[Items from a data source]
Segment Open

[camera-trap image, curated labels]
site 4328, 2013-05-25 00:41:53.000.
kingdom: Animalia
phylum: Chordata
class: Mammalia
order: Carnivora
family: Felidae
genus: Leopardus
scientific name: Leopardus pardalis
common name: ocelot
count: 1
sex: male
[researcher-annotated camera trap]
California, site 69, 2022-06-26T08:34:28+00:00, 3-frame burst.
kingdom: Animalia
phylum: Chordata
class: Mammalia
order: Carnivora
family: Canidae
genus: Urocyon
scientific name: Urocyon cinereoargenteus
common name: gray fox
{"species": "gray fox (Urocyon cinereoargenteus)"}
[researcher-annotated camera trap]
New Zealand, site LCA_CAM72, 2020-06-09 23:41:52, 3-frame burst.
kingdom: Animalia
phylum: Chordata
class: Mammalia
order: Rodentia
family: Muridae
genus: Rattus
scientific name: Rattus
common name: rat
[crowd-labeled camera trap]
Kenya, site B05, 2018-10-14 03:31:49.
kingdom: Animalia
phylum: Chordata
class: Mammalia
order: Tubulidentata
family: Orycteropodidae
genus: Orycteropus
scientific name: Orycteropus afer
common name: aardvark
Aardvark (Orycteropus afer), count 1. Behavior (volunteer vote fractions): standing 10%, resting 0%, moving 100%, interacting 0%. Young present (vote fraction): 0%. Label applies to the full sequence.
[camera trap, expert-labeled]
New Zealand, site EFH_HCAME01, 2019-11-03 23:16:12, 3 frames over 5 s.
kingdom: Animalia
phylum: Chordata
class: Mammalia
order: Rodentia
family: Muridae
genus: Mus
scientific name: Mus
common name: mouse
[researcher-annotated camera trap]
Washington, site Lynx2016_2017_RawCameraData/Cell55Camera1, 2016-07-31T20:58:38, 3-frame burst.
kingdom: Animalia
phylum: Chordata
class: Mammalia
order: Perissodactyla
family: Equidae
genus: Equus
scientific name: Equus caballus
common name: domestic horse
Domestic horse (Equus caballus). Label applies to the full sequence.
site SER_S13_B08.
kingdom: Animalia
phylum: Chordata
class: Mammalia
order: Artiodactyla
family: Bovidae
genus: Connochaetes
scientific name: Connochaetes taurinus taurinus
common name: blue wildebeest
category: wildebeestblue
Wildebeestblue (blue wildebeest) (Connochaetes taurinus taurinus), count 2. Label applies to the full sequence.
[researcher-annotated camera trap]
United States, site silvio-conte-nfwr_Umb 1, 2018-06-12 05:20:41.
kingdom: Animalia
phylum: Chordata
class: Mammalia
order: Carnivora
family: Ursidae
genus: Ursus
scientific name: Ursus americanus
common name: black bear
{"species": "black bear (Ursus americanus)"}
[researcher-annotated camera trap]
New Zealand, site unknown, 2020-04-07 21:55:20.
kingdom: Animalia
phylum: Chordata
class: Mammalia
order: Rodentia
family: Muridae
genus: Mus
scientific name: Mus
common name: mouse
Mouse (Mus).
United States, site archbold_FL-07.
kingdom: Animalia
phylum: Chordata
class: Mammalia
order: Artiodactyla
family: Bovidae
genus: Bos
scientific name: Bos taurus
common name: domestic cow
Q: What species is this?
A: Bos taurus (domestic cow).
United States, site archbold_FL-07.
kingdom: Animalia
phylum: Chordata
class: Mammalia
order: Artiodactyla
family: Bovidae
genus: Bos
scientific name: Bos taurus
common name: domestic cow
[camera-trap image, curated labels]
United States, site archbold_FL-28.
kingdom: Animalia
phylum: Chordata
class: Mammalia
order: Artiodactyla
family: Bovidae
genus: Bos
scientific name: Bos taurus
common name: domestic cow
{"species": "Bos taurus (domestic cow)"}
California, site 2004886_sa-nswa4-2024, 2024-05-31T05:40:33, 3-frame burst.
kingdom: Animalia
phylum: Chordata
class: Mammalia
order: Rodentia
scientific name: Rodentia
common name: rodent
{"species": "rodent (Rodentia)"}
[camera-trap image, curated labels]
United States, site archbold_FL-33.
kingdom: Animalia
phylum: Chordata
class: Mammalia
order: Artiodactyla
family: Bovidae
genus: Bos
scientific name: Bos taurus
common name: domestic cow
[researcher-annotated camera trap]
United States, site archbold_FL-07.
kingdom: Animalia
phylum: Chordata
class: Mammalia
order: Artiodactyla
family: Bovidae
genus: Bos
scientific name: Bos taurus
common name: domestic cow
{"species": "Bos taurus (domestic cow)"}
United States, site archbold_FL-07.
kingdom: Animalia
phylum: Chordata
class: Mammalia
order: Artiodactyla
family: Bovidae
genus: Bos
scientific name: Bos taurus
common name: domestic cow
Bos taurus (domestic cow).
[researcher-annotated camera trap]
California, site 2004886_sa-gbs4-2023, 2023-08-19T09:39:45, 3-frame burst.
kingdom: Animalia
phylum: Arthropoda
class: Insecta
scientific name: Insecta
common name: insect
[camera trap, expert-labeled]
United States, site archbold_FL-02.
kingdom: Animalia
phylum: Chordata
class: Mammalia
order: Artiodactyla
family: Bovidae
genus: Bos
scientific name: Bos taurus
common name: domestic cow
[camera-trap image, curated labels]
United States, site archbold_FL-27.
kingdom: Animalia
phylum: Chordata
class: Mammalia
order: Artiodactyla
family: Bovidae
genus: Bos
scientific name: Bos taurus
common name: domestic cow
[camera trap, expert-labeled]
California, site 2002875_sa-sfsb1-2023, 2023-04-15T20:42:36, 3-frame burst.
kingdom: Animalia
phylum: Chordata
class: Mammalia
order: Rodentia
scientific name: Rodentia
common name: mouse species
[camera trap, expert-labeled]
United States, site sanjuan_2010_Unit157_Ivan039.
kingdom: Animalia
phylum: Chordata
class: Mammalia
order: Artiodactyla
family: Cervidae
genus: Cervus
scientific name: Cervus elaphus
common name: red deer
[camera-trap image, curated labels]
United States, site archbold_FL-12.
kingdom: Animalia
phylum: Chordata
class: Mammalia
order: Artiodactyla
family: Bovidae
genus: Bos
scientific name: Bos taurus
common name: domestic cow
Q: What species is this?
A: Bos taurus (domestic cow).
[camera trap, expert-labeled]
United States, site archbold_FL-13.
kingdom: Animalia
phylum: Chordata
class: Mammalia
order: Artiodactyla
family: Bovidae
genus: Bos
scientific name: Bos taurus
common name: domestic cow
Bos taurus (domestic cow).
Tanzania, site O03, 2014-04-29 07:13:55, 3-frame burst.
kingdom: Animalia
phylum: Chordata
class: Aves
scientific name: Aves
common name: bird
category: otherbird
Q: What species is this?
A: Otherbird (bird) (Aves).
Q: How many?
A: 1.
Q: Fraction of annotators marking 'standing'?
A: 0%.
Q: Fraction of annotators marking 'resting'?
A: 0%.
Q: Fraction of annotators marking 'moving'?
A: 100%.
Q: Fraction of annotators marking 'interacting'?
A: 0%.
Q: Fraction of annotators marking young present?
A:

Segment Closed

What the exercise asks: Your answer must be an exact copy of all the entries.

Exercise result:
[camera-trap image, curated labels]
site 4328, 2013-05-25 00:41:53.000.
kingdom: Animalia
phylum: Chordata
class: Mammalia
order: Carnivora
family: Felidae
genus: Leopardus
scientific name: Leopardus pardalis
common name: ocelot
count: 1
sex: male
[researcher-annotated camera trap]
California, site 69, 2022-06-26T08:34:28+00:00, 3-frame burst.
kingdom: Animalia
phylum: Chordata
class: Mammalia
order: Carnivora
family: Canidae
genus: Urocyon
scientific name: Urocyon cinereoargenteus
common name: gray fox
{"species": "gray fox (Urocyon cinereoargenteus)"}
[researcher-annotated camera trap]
New Zealand, site LCA_CAM72, 2020-06-09 23:41:52, 3-frame burst.
kingdom: Animalia
phylum: Chordata
class: Mammalia
order: Rodentia
family: Muridae
genus: Rattus
scientific name: Rattus
common name: rat
[crowd-labeled camera trap]
Kenya, site B05, 2018-10-14 03:31:49.
kingdom: Animalia
phylum: Chordata
class: Mammalia
order: Tubulidentata
family: Orycteropodidae
genus: Orycteropus
scientific name: Orycteropus afer
common name: aardvark
Aardvark (Orycteropus afer), count 1. Behavior (volunteer vote fractions): standing 10%, resting 0%, moving 100%, interacting 0%. Young present (vote fraction): 0%. Label applies to the full sequence.
[camera trap, expert-labeled]
New Zealand, site EFH_HCAME01, 2019-11-03 23:16:12, 3 frames over 5 s.
kingdom: Animalia
phylum: Chordata
class: Mammalia
order: Rodentia
family: Muridae
genus: Mus
scientific name: Mus
common name: mouse
[researcher-annotated camera trap]
Washington, site Lynx2016_2017_RawCameraData/Cell55Camera1, 2016-07-31T20:58:38, 3-frame burst.
kingdom: Animalia
phylum: Chordata
class: Mammalia
order: Perissodactyla
family: Equidae
genus: Equus
scientific name: Equus caballus
common name: domestic horse
Domestic horse (Equus caballus). Label applies to the full sequence.
site SER_S13_B08.
kingdom: Animalia
phylum: Chordata
class: Mammalia
order: Artiodactyla
family: Bovidae
genus: Connochaetes
scientific name: Connochaetes taurinus taurinus
common name: blue wildebeest
category: wildebeestblue
Wildebeestblue (blue wildebeest) (Connochaetes taurinus taurinus), count 2. Label applies to the full sequence.
[researcher-annotated camera trap]
United States, site silvio-conte-nfwr_Umb 1, 2018-06-12 05:20:41.
kingdom: Animalia
phylum: Chordata
class: Mammalia
order: Carnivora
family: Ursidae
genus: Ursus
scientific name: Ursus americanus
common name: black bear
{"species": "black bear (Ursus americanus)"}
[researcher-annotated camera trap]
New Zealand, site unknown, 2020-04-07 21:55:20.
kingdom: Animalia
phylum: Chordata
class: Mammalia
order: Rodentia
family: Muridae
genus: Mus
scientific name: Mus
common name: mouse
Mouse (Mus).
United States, site archbold_FL-07.
kingdom: Animalia
phylum: Chordata
class: Mammalia
order: Artiodactyla
family: Bovidae
genus: Bos
scientific name: Bos taurus
common name: domestic cow
Q: What species is this?
A: Bos taurus (domestic cow).
United States, site archbold_FL-07.
kingdom: Animalia
phylum: Chordata
class: Mammalia
order: Artiodactyla
family: Bovidae
genus: Bos
scientific name: Bos taurus
common name: domestic cow
[camera-trap image, curated labels]
United States, site archbold_FL-28.
kingdom: Animalia
phylum: Chordata
class: Mammalia
order: Artiodactyla
family: Bovidae
genus: Bos
scientific name: Bos taurus
common name: domestic cow
{"species": "Bos taurus (domestic cow)"}
California, site 2004886_sa-nswa4-2024, 2024-05-31T05:40:33, 3-frame burst.
kingdom: Animalia
phylum: Chordata
class: Mammalia
order: Rodentia
scientific name: Rodentia
common name: rodent
{"species": "rodent (Rodentia)"}
[camera-trap image, curated labels]
United States, site archbold_FL-33.
kingdom: Animalia
phylum: Chordata
class: Mammalia
order: Artiodactyla
family: Bovidae
genus: Bos
scientific name: Bos taurus
common name: domestic cow
[researcher-annotated camera trap]
United States, site archbold_FL-07.
kingdom: Animalia
phylum: Chordata
class: Mammalia
order: Artiodactyla
family: Bovidae
genus: Bos
scientific name: Bos taurus
common name: domestic cow
{"species": "Bos taurus (domestic cow)"}
United States, site archbold_FL-07.
kingdom: Animalia
phylum: Chordata
class: Mammalia
order: Artiodactyla
family: Bovidae
genus: Bos
scientific name: Bos taurus
common name: domestic cow
Bos taurus (domestic cow).
[researcher-annotated camera trap]
California, site 2004886_sa-gbs4-2023, 2023-08-19T09:39:45, 3-frame burst.
kingdom: Animalia
phylum: Arthropoda
class: Insecta
scientific name: Insecta
common name: insect
[camera trap, expert-labeled]
United States, site archbold_FL-02.
kingdom: Animalia
phylum: Chordata
class: Mammalia
order: Artiodactyla
family: Bovidae
genus: Bos
scientific name: Bos taurus
common name: domestic cow
[camera-trap image, curated labels]
United States, site archbold_FL-27.
kingdom: Animalia
phylum: Chordata
class: Mammalia
order: Artiodactyla
family: Bovidae
genus: Bos
scientific name: Bos taurus
common name: domestic cow
[camera trap, expert-labeled]
California, site 2002875_sa-sfsb1-2023, 2023-04-15T20:42:36, 3-frame burst.
kingdom: Animalia
phylum: Chordata
class: Mammalia
order: Rodentia
scientific name: Rodentia
common name: mouse species
[camera trap, expert-labeled]
United States, site sanjuan_2010_Unit157_Ivan039.
kingdom: Animalia
phylum: Chordata
class: Mammalia
order: Artiodactyla
family: Cervidae
genus: Cervus
scientific name: Cervus elaphus
common name: red deer
[camera-trap image, curated labels]
United States, site archbold_FL-12.
kingdom: Animalia
phylum: Chordata
class: Mammalia
order: Artiodactyla
family: Bovidae
genus: Bos
scientific name: Bos taurus
common name: domestic cow
Q: What species is this?
A: Bos taurus (domestic cow).
[camera trap, expert-labeled]
United States, site archbold_FL-13.
kingdom: Animalia
phylum: Chordata
class: Mammalia
order: Artiodactyla
family: Bovidae
genus: Bos
scientific name: Bos taurus
common name: domestic cow
Bos taurus (domestic cow).
Tanzania, site O03, 2014-04-29 07:13:55, 3-frame burst.
kingdom: Animalia
phylum: Chordata
class: Aves
scientific name: Aves
common name: bird
category: otherbird
Q: What species is this?
A: Otherbird (bird) (Aves).
Q: How many?
A: 1.
Q: Fraction of annotators marking 'standing'?
A: 0%.
Q: Fraction of annotators marking 'resting'?
A: 0%.
Q: Fraction of annotators marking 'moving'?
A: 100%.
Q: Fraction of annotators marking 'interacting'?
A: 0%.
Q: Fraction of annotators marking young present?
A:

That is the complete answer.